▸ WORK REQUIRED
Resume the write-up on the AZORult sample posing as a ProtonVPN installer, picking up after its last sentence.

▸ TEXT EXCERPT
------------------------------------

The Value of Being Able to Perform Threat Analysis outside the Boundaries of Your Enterprise…


Looking at Dmitry Bestuzhev’s piece about AZORult cryptominer spreading as a fake ProtonVPN installer[1], I took a glance in Augury at what we have for the malware hashes he provided and many are still very low in terms of their detection rate: 6 to 21 out of 39 AV tools detected these hashes today depending on the exact variant.




Augury has complete runtime and static analysis for eleven samples that involve this URL: account.protonvpn[.]store and we did see traffic to the C2 (195.122.229[.]41:80) in our automated runtime analysis over several of the samples.

------------------------------------

▸ RAW DATA
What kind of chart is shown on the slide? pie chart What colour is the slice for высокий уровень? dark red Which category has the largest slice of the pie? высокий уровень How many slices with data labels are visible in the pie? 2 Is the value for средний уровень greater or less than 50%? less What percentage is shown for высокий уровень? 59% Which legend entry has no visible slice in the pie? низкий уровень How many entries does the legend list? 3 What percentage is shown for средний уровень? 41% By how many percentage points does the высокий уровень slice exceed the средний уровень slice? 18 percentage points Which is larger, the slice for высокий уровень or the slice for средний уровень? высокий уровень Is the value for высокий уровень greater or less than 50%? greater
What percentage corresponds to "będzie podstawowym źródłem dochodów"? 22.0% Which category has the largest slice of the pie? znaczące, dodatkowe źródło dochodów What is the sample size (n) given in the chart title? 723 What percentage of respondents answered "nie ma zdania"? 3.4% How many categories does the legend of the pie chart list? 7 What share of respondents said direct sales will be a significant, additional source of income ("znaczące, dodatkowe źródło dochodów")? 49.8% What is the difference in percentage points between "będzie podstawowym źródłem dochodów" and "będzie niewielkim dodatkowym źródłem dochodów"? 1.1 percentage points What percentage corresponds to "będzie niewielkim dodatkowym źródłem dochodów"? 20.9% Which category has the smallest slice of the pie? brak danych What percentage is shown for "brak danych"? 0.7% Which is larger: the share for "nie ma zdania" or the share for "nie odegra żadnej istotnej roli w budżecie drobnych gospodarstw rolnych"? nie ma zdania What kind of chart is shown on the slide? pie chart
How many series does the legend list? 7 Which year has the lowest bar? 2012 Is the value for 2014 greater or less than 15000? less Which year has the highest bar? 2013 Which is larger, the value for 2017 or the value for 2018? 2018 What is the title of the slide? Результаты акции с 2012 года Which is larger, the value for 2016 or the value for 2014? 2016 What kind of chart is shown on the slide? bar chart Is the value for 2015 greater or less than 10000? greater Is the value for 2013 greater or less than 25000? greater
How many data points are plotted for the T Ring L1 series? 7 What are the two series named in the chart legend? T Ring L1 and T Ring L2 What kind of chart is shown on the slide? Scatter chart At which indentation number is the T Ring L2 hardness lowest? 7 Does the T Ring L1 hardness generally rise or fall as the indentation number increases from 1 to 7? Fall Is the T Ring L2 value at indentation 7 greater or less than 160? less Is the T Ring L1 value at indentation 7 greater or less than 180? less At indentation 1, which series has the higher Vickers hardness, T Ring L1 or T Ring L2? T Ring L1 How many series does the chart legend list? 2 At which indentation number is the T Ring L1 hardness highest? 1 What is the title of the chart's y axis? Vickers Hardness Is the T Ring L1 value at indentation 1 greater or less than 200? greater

------------------------------------

▸ TASK RESPONSE
At least four of the Kaspersky samples have a DNSRR for account.protonvpn[.]store as this same IP address 195.122.229[.]41:80 in addition to some UDP traffic to other IPs on ports 67, 123 and 5355. It’s in Nizhniy Novgorod, Russia, part of a small block 195.122.229.0 – 195.122.229.255 registered to “Mobile TeleSystems PJSC”:




% Information related to '195.122.229.0 - 195.122.229.255'
 
% Abuse contact for '195.122.229.0 - 195.122.229.255' is 'abuse@mtu.ru'
 
inetnum:        195.122.229.0 - 195.122.229.255
netname:        STATIC-NAT
descr:          Mobile TeleSystems PJSC
descr:          Nizhny Novgorod
country:        RU
admin-c:        SND-RIPE
tech-c:         SND-RIPE
tech-c:         SND-RIPE
status:         ASSIGNED PA
mnt-by:         AS8580-MNT
created:        2002-11-21T14:16:26Z
last-modified:  2020-02-04T05:46:55Z
source:         RIPE # Filtered
 
role:           SANDY ISP Network Operation Center
address:        Mobile TeleSystems OJSC Macro-region "Povolje"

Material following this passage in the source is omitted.